160kg Verteidiger von der Missouri State Universität ...

16.01.2017

 

Ein 160kg Verteidiger von der Missouri State Universität verstärkt die Defensive Line der Nürnberger Footballer

Mit Isaia Falealii haben die Trainer um Salimir Mehanovic einen echten Glücksgriff gemacht Der 26 jährige US-Amerikaner wird mit seinen 192cm und 160kg die Defensive Line von Positionstrainer Andreas Gress 2017 erheblich aufwerten.

Der 1990 in Gießen geborene Amerikaner wuchs in oberpfälzerischen Vilseck auf. Als Sohn eines amerikanischen Soldaten besuchte er von 2004-2008 eine US Highschool im nahegelegenen Hohenfels. Mit den Hohenfels Tigers gewann er 2005 und 2006 die europäische Meisterschaft der in Europa stationierten US Streitkräfte.

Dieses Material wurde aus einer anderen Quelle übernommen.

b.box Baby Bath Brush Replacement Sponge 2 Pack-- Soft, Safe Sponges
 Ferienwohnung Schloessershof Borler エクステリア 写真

Nach seiner Highschool Zeit folgte der nächste Schritt, für den mit samoanischen Wurzel ausgestatteten US Amerikaner. Er begann ein Studium an der Lincoln University im Bundestaat Missouri die in der 2. Division spielt. Nach nur einer Spielzeit stellte er sich einer neuen Herausforderung und wechselte zur rund 200km entfernten Missouri State University die in der höchsten Universitätsliga aktiv sind. Dort setzte er für weitere 3 Jahre bis 2012 sein Wirtschaftskommunikationsstudium fort.

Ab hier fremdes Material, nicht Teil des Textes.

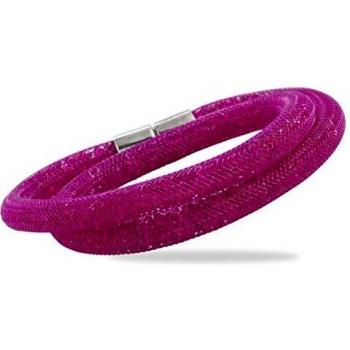 Fuchsia Stardust Double Band from Swarovski – Medium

Im Anschluss seines Studiums zog es das Schwergewicht wieder zurück in seine Wahlheimat Deutschland. Die Berlin Adler verpflichteten den damals 22 jährigen als Importspieler für ihre Verteidigung. Mit den Adlern erreichte Falealii die Endrunde zum German Bowl und musste sich erst im Halbfinale dem späteren deutschen Meister aus Schwäbisch Hall beugen.

Nach seiner Zeit in der Bundeshauptstadt verschlug es ihn wieder zurück in seine alte Heimat Vilseck wo er sich den Murrach Black Pirates anschloss. In der Verbandsliga war er logischer Weise einer der dominantesten Spieler auf Grund seiner Erfahrung und Physis, die in unteren Ligen seinesgleichen sucht.

Im Trainerstab der Widder ist man froh Falealii in seinenReihen zu haben und man freut sich schon ihn das erste Mal in Aktion zu sehen. Sicher ist man sich jedenfalls, dass er dem ein oder anderen Gegenspieler bzw. Quarterback Kopfzerbrechen bereiten wird.